● **Given problem A**:
In two sentences, summarize the tournament article below.

● **Source text**:

- Classification: Division I
- Season: 1999–00
- Teams: 11
- Site: United Center Chicago, Illinois
- Champions: Michigan State Spartans (2nd title)
- Winning coach: Tom Izzo (2nd title)
- MVP: Morris Peterson (Michigan State)
- Television: ESPN Plus, ESPN2, CBS

= 2000 Big Ten men's basketball tournament =

The 2000 Big Ten men's basketball tournament was the postseason men's basketball tournament for the Big Ten Conference and was played from March 9 to March 12, 2000, at the United Center in Chicago, Illinois. The championship was won by Michigan State who defeated Illinois for the second consecutive year in the championship game. As a result, Michigan State received the Big Ten's automatic bid to the NCAA tournament.

==Seeds==

All Big Ten schools played in the tournament. Teams were seeded by conference record, with a tiebreaker system used to seed teams with identical conference records. Seeding for the tournament was determined at the close of the regular conference season. The top five teams received a first round bye.

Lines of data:
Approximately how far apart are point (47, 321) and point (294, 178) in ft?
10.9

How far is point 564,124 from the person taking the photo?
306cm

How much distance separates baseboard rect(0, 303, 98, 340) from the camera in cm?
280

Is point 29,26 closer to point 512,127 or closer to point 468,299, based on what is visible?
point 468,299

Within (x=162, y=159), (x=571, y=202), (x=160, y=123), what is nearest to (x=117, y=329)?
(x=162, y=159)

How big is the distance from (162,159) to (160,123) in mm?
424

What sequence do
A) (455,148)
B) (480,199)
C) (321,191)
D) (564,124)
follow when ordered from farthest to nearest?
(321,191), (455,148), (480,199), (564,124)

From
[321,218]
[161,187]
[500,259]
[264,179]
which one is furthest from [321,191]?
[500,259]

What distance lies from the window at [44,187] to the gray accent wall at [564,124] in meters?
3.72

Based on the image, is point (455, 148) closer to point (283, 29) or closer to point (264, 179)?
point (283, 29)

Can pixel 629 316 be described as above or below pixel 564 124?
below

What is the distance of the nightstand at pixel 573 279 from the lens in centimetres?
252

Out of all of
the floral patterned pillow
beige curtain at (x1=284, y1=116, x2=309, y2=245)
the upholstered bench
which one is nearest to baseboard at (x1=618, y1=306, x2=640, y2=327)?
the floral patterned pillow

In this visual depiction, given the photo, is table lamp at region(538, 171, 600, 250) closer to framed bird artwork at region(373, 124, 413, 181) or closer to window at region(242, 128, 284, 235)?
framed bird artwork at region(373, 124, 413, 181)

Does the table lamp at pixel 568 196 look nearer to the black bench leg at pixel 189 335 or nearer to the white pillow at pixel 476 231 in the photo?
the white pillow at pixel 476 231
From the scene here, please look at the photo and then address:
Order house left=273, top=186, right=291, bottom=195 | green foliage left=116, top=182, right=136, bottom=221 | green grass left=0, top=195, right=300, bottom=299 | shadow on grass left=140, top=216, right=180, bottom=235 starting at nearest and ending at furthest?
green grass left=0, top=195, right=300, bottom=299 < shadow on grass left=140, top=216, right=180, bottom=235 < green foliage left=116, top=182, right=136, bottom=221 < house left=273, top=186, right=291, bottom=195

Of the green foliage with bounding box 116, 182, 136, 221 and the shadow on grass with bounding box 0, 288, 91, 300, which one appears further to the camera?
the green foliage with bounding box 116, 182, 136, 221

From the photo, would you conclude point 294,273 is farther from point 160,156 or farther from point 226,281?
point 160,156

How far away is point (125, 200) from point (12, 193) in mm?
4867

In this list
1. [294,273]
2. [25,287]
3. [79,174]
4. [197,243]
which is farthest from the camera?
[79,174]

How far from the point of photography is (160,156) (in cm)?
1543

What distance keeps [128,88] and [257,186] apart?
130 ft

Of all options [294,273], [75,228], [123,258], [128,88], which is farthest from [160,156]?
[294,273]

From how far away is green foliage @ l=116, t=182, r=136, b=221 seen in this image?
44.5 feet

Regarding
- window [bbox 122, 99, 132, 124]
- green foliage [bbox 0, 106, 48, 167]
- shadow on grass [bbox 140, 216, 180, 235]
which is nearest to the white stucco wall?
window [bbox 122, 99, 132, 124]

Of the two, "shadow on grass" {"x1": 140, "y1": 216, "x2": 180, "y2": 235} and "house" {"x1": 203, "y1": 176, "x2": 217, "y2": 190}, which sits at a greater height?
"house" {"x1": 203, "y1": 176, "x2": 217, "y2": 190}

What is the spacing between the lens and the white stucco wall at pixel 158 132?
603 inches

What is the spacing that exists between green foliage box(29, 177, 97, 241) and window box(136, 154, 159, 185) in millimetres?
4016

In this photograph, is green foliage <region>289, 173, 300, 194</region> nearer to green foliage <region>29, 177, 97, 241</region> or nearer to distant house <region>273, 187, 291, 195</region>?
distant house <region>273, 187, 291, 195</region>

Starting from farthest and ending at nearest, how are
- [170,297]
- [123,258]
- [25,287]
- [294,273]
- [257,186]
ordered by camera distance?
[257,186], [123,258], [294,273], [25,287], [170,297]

● **Given problem B**:
Render everything in the records from the line containing "What is the spacing that" down to the end of the records as a JSON list of strings, one string per line, with blank lines omitted.

● **Task solution A**:
The 2000 Big Ten men's basketball tournament was played from March 9 to March 12, 2000, at the United Center in Chicago, Illinois, where Michigan State beat Illinois in the championship game for the second consecutive year and took the conference's automatic bid to the NCAA tournament. All Big Ten schools played, seeded by conference record with a tiebreaker system, and the top five teams received a first round bye.

● **Task solution B**:
[
  "What is the spacing that exists between green foliage box(29, 177, 97, 241) and window box(136, 154, 159, 185) in millimetres?",
  "4016",
  "In this photograph, is green foliage <region>289, 173, 300, 194</region> nearer to green foliage <region>29, 177, 97, 241</region> or nearer to distant house <region>273, 187, 291, 195</region>?",
  "distant house <region>273, 187, 291, 195</region>",
  "Starting from farthest and ending at nearest, how are",
  "- [170,297]",
  "- [123,258]",
  "- [25,287]",
  "- [294,273]",
  "- [257,186]",
  "ordered by camera distance?",
  "[257,186], [123,258], [294,273], [25,287], [170,297]"
]